From time to time you may want to buy an expensive piece of equipment or a motor vehicle for your business. Depending on the financial state of the business you may need to raise extra finance. One method is to approach your bank. If you only want short-term finance (up to a year) you will probably do best to try and negotiate an overdraft facility. But if you need finance over a longer period then your options are:

  • bank loan (as distinct from overdraft)
  • hire purchase
  • asset leasing.

There are many variations on these options. Your choice will depend upon several factors:

  • the period of the finance required
  • the nature of the asset to be acquired
  • interest rates, and what they will cost.

If you are buying property then a loan from a bank or other financial institution is probably the only real option. Of course, you may be able to rent premises but you will never become the owner.

For other assets you may be able to use any of the methods of finance. Let’s examine them in turn.

Bank loan (often called a development loan)

The bank makes you a loan so that you can buy the asset. The interest and repayments can be handled in various ways; for example:

Fixed interest, fixed repayment

The interest rate will be fixed at the start of the loan and will stay the same for the whole period of the loan. The repayments can also be set at a fixed amount (e.g. per month).

## Given data
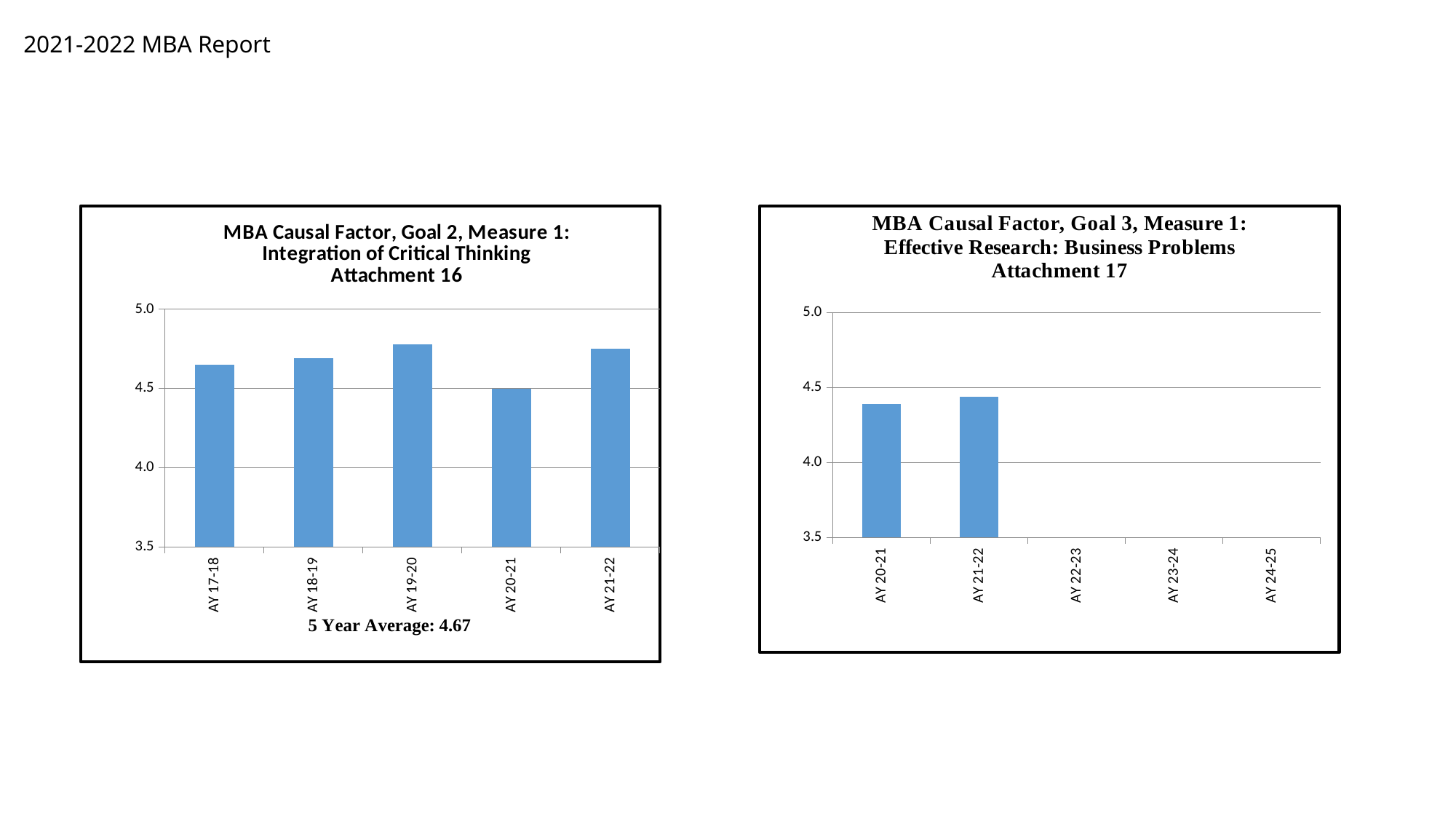
In the left chart (Goal 2, Measure 1), which is larger, the value for AY 19-20 or the value for AY 20-21? AY 19-20 In the left chart (Goal 2, Measure 1), is the value for AY 17-18 greater or less than 4.5? greater What 5 year average is printed below the left chart (Goal 2, Measure 1)? 4.67 In the left chart (Goal 2, Measure 1), is the value for AY 19-20 greater or less than 4.5? greater In the right chart (Goal 3, Measure 1), how many academic years have a bar plotted? 2 Which attachment number is given in the title of the right chart (Goal 3, Measure 1)? Attachment 17 In the right chart (Goal 3, Measure 1), is the value for AY 20-21 greater or less than 4.5? less How many academic years are shown on the x axis of the left chart (Goal 2, Measure 1)? 5 What kind of chart is the 'MBA Causal Factor, Goal 2, Measure 1' chart on the left? bar chart How many academic years are listed on the x axis of the right chart (Goal 3, Measure 1)? 5 In the left chart (Goal 2, Measure 1), which academic year has the lowest value? AY 20-21 What kind of chart is the 'MBA Causal Factor, Goal 3, Measure 1' chart on the right? bar chart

## Exercise prompt
Can you copy out, word for word, the part of the text on financing business assets that opens with the words containing "If you are buying" and closes with "(e.g. per month)."?

## Result
If you are buying property then a loan from a bank or other financial institution is probably the only real option. Of course, you may be able to rent premises but you will never become the owner.

For other assets you may be able to use any of the methods of finance. Let’s examine them in turn.

Bank loan (often called a development loan)

The bank makes you a loan so that you can buy the asset. The interest and repayments can be handled in various ways; for example:

Fixed interest, fixed repayment

The interest rate will be fixed at the start of the loan and will stay the same for the whole period of the loan. The repayments can also be set at a fixed amount (e.g. per month).